This article uses Python 2.7, numpy 1.11, scipy 0.17, scikit-learn 0.18, matplotlib 1.5, seaborn 0.7, pandas 0.17. It has been confirmed to work on jupyter notebook. (Please modify% matplotlib inline appropriately) Use seaborn boxplot and violinplot.
If you have your own data, please ignore this.
Use make_classification of here to create 1000 samples of 2D 2 class data. Furthermore, let A and B be the two numerical data, and let sex be the label data. In addition, numpy.random.binomial () randomly generates 0, 1, 2 and Concatenate them to make types.
make_classification.py
import numpy as np
from sklearn.datasets import make_classification
import pandas as pd
x, y = make_classification(n_samples=1000, n_features=2, n_redundant=0, n_informative=2,n_clusters_per_class=2, n_classes=2)
data = np.c_[np.c_[x, y], np.random.binomial(2, .5, len(x))]
data = pd.DataFrame(data).rename(columns={0:'A', 1:'B', 2:'sex', 3:'types'})
The contents of data look like this
A B sex types
0 2.131411 -1.754907 0 1
1 -0.046614 -1.009540 0 2
2 0.136387 -0.236662 1 1
3 -3.515190 2.117925 1 1
4 -2.099287 1.647548 1 1
5 -0.536360 -0.920529 0 0
6 0.281726 -0.572448 1 2
7 2.202351 -3.214435 0 1
8 -0.825666 0.847394 1 0
9 -1.602873 1.338847 1 2
With this, we have generated two numerical data including two types of category data.
boxplot.py
import seaborn as sns
import pandas as pd
import matplotlib.pyplot as plt
%matplotlib inline
sns.boxplot(x='types', y="A", hue='sex', data=data, palette="PRGn")
sns.despine(offset=10, trim=True)
I was able to draw a box plot for each sex and type. As you can see in wikipedia, the middle line is The median and the top and bottom of the box are the 1st and 3rd quartiles, respectively, and the top and bottom of the beard are the maximum and minimum values, respectively. The upper and lower points mean "outliers" when judged from the 1st and 3rd quartiles. Let's visualize other numerical values B as well.
The numerical value B seems to represent the gender difference significantly. (Data is different each time it is generated) Regarding types, it may be difficult to classify just by looking at this data. In this way, boxplot can be used to express the variation of two types of category data in an easy-to-understand manner.

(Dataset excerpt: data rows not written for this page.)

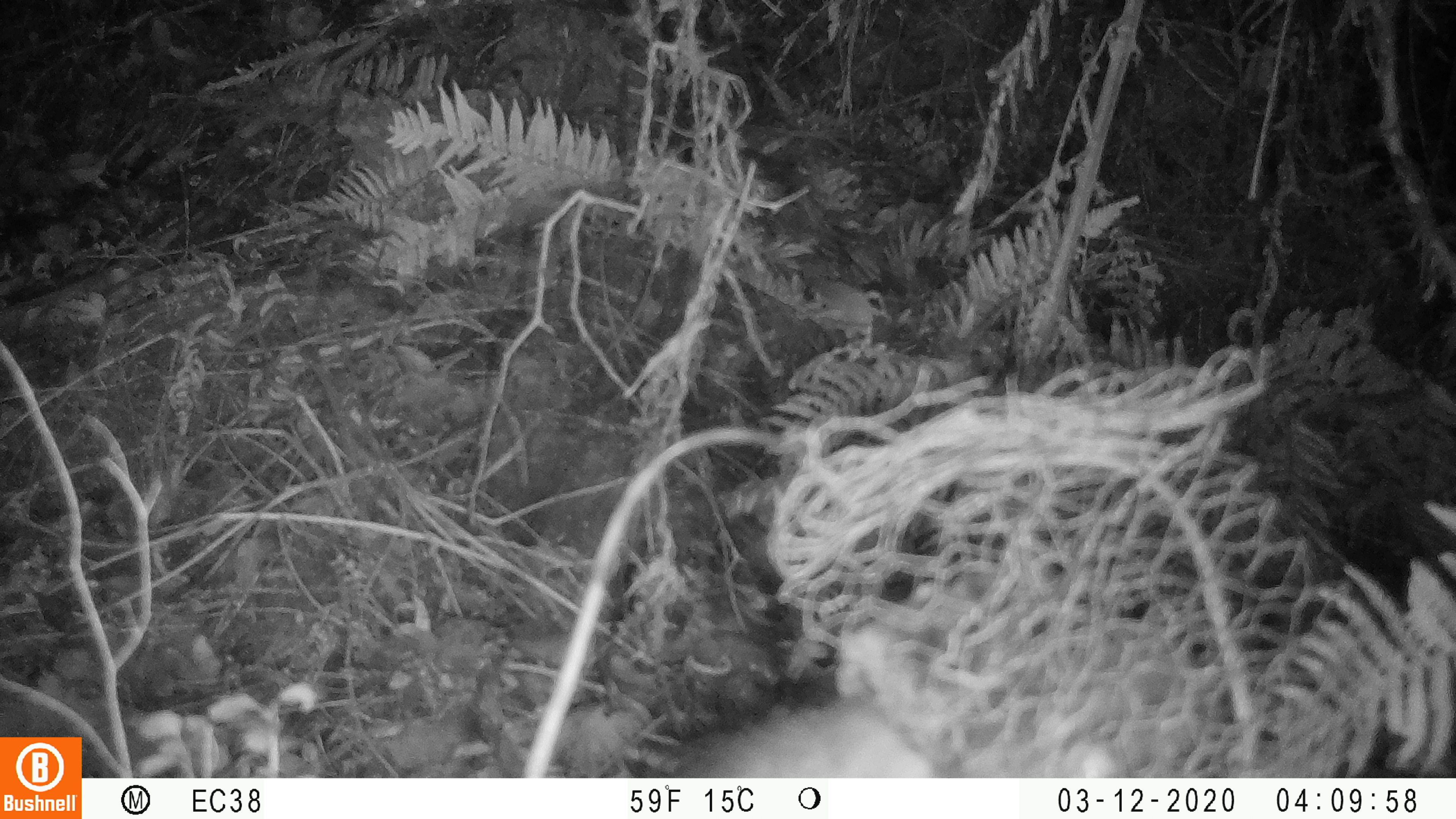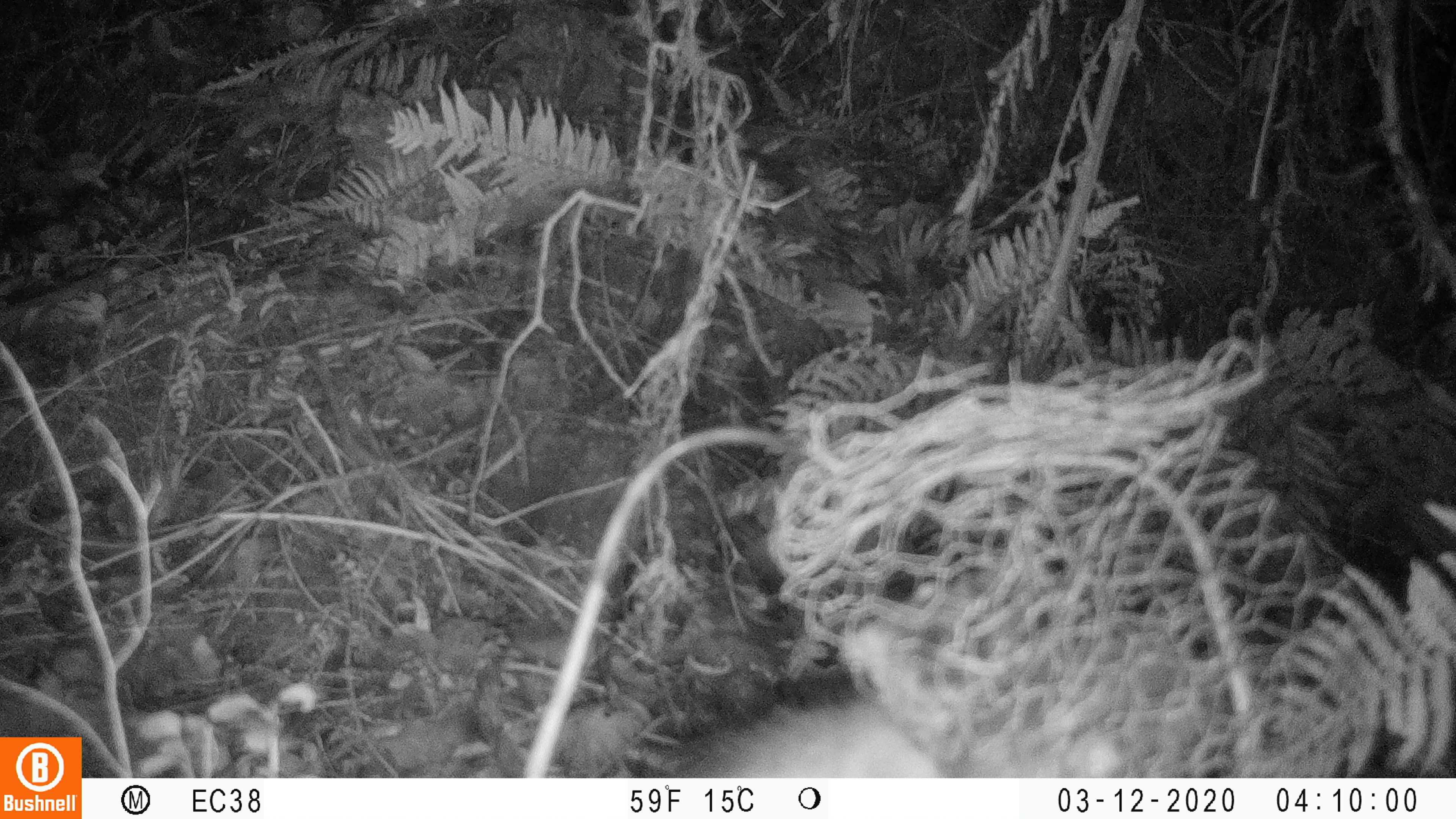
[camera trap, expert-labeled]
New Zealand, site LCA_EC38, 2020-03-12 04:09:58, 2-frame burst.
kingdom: Animalia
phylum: Chordata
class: Mammalia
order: Rodentia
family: Muridae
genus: Rattus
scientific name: Rattus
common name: rat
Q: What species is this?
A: Rat (Rattus).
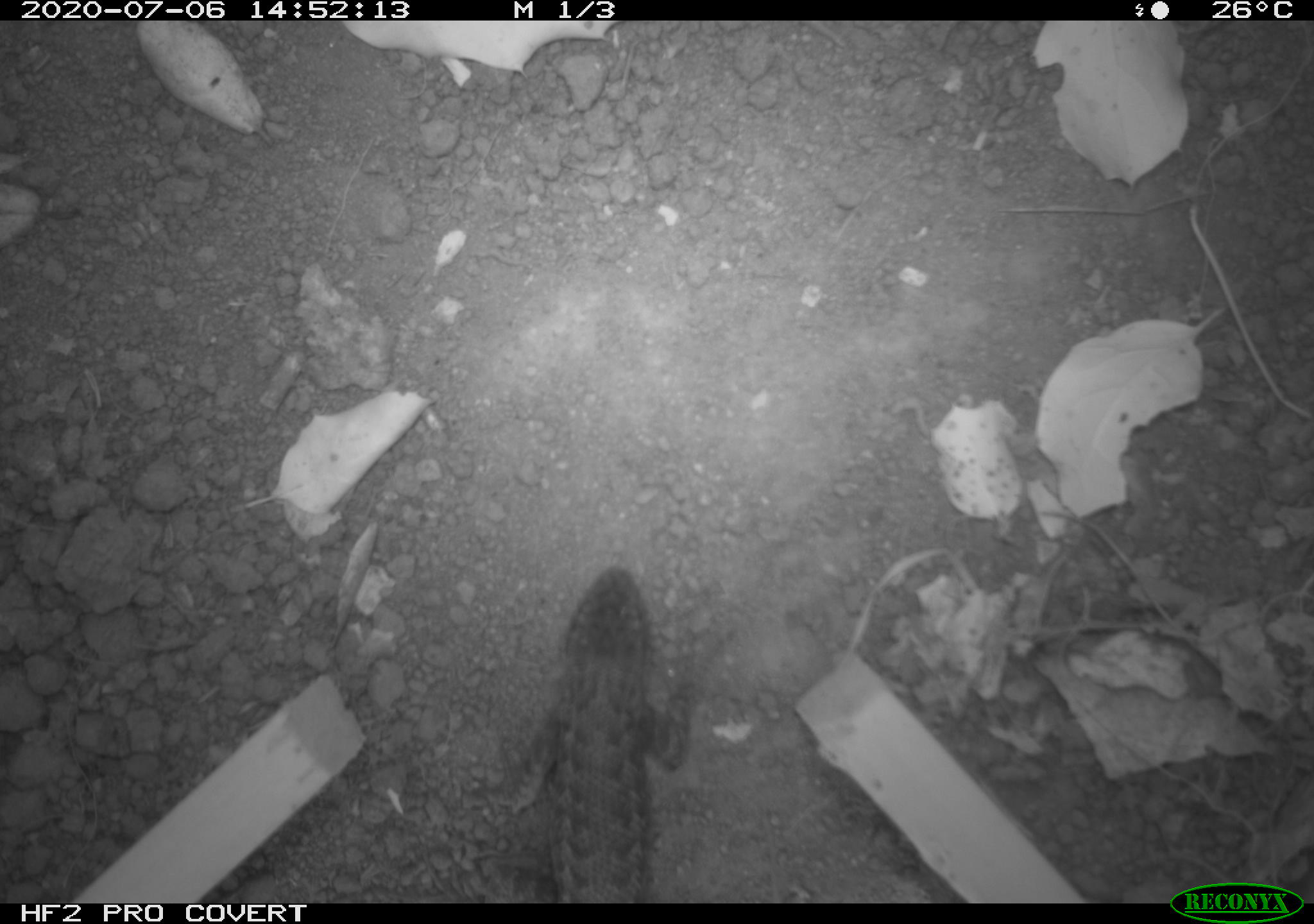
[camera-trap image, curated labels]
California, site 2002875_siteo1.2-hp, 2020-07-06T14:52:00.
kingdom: Animalia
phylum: Chordata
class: Reptilia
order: Squamata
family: Phrynosomatidae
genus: Sceloporus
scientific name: Sceloporus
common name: spiny lizards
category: sceloporus species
Sceloporus species (spiny lizards) (Sceloporus).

Deform the DataFrame using the melt function of pandas.
melt.py
data_batch = pd.melt(data, id_vars = ['types', 'sex'], value_vars = data.columns[:-2].tolist())
print data_batch[:10]
By doing this, you can "Unpivot" the DataFrame. Here is the execution result.
types sex variable value
0 1 0 A 2.131411
1 2 0 A -0.046614
2 1 1 A 0.136387
3 1 1 A -3.515190
4 1 1 A -2.099287
5 0 0 A -0.536360
6 2 1 A 0.281726
7 1 0 A 2.202351
8 0 1 A -0.825666
9 2 1 A -1.602873
The column name of the numerical data is variable, and the numerical value is value.
Visualize the prepared "Unpivot" data using violinplot.
violinplot.py
data_batch_A = data_batch[data_batch.variable=='A']
sns.violinplot(x = 'types', y = 'value', hue = 'sex', data = data_batch_A, split=True)
sns.despine(offset=10, trim=True)
The plot looks like the left and right objects are emphasized. In boxplot, I looked at the median and quartile, so I felt that the whole was a normal distribution. On the other hand, since violin plot visualizes the cumulative value itself, it is possible to observe multiple peaks (multimodal) in each type of data. Similarly, visualize the numerical data of B.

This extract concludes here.